Computer Science – 20.1 Programming Paradigms | e-Consult

Functional programming is a paradigm that emphasizes evaluating mathematical functions and avoiding state changes and mutable data. Its key principles include:

• Pure Functions: A pure function always produces the same output for the same input and has no side effects (it doesn't modify any external state).
• Immutability: Data is immutable, meaning it cannot be changed after it's created. Instead of modifying data, new data is created based on existing data.
• First-Class Functions: Functions can be treated like any other data type – they can be passed as arguments to other functions, returned as values from functions, and assigned to variables.
• Recursion: Recursion is often used as a control flow mechanism instead of loops.

Differences from Imperative and OOP:

• State Management: Imperative programming relies heavily on mutable state, which can make programs harder to reason about and debug. OOP also deals with mutable state within objects. Functional programming avoids mutable state entirely. Instead of modifying state, functional programs create new state by applying functions to existing data.
• Side Effects: Imperative and OOP programs often have side effects – actions that modify the program's state outside of the function's scope.

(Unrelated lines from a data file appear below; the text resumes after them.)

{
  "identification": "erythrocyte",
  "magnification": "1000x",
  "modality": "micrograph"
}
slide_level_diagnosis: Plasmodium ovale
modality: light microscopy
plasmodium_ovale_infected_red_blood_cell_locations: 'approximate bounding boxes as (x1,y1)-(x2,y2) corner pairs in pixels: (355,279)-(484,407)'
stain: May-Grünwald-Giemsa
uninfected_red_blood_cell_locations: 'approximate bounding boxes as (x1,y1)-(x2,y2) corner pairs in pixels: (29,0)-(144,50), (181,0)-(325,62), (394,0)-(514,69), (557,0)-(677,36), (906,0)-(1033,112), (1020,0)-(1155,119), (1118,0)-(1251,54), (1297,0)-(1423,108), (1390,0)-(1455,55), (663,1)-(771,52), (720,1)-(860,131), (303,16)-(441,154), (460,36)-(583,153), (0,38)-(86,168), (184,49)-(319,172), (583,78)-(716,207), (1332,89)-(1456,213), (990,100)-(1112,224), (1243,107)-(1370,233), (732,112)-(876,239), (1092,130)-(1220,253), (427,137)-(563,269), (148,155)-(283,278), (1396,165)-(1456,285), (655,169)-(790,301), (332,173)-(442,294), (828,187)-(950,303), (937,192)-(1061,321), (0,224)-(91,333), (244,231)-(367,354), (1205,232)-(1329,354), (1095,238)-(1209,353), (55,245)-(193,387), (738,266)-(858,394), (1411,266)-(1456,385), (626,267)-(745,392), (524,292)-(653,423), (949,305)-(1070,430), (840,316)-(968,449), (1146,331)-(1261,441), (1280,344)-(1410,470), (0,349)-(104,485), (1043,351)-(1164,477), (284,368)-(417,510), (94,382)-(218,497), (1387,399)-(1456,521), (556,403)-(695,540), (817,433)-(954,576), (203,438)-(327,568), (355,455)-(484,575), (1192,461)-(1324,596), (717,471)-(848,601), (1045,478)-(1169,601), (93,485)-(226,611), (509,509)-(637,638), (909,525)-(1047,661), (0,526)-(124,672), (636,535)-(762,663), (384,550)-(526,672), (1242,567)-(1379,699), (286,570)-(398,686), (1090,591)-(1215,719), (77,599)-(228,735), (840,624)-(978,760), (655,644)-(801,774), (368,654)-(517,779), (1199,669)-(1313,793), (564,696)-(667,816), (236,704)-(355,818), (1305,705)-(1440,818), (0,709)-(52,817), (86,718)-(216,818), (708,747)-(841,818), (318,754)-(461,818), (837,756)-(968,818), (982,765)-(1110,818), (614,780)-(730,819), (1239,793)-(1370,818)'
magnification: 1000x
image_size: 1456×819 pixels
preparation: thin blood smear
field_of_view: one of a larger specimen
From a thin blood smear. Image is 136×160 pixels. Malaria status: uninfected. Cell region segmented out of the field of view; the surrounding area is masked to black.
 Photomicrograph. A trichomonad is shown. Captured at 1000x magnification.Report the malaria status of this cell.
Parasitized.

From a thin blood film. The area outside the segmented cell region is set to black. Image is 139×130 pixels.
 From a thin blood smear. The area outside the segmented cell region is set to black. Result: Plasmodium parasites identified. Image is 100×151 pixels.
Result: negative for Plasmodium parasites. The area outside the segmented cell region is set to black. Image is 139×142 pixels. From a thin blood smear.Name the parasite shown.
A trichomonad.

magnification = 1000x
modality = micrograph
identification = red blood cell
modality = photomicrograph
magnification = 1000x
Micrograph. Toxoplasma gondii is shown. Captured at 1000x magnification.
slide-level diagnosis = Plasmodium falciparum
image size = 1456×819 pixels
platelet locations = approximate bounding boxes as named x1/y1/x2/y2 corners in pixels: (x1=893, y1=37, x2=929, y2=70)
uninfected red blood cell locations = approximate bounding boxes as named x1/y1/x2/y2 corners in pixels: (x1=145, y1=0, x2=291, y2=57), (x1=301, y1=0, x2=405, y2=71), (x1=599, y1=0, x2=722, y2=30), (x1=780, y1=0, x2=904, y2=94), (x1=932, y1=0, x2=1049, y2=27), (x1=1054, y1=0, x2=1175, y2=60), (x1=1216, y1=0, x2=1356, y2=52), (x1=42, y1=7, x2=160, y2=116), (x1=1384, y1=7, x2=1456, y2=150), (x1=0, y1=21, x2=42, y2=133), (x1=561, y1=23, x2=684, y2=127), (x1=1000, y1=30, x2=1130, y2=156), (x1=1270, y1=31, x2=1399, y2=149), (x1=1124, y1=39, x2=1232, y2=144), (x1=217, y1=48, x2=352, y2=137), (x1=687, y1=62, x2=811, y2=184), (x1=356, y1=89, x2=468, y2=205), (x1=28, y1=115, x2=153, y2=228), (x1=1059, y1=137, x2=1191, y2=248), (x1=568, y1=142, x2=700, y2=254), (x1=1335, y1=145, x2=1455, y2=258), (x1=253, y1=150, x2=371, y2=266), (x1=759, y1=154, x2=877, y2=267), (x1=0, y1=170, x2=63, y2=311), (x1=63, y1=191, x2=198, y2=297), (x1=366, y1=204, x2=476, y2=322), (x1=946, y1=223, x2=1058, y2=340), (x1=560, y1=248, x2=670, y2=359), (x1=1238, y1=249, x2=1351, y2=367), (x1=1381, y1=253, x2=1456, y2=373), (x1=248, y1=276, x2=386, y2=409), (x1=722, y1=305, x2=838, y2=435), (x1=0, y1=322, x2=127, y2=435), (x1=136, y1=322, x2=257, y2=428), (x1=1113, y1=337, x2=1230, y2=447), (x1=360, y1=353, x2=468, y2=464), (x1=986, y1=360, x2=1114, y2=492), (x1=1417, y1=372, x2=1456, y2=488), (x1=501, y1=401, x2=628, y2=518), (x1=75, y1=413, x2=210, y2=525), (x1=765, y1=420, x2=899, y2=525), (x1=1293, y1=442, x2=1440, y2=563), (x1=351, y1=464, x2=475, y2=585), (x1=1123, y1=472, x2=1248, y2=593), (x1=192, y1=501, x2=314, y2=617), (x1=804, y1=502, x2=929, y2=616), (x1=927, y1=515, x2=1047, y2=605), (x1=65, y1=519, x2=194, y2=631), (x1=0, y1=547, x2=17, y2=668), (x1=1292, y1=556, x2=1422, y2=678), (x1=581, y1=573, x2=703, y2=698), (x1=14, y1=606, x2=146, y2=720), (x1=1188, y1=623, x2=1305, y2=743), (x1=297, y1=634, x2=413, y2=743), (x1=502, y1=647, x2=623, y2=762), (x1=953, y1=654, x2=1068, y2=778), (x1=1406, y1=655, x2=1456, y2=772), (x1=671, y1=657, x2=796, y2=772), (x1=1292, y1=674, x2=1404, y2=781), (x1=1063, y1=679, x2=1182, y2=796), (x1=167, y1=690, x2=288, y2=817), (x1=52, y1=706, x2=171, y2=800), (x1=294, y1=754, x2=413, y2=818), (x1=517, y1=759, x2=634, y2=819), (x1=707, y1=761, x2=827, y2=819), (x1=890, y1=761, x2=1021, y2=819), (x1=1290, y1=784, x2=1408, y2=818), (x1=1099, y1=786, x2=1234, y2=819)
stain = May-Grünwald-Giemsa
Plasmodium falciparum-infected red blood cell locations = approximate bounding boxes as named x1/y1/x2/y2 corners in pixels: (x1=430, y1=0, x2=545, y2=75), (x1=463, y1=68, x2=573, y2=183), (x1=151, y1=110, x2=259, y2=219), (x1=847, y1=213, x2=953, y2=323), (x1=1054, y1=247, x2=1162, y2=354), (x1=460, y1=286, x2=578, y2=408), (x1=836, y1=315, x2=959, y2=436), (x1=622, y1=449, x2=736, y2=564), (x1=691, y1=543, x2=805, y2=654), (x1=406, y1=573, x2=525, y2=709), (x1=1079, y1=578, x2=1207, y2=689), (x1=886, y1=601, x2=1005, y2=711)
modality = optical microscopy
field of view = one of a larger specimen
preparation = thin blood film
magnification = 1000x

Functional programming strives to eliminate side effects. Pure functions, by definition, have no side effects. This makes functional code easier to test and reason about.
• Data and Control Flow: Imperative programming uses state changes and control flow statements to manipulate data. OOP uses objects and method calls. Functional programming uses function composition and recursion to manipulate data, avoiding state changes altogether.

Functional programming promotes code that is more predictable, testable, and easier to parallelize because it avoids the complexities associated with mutable state and side effects.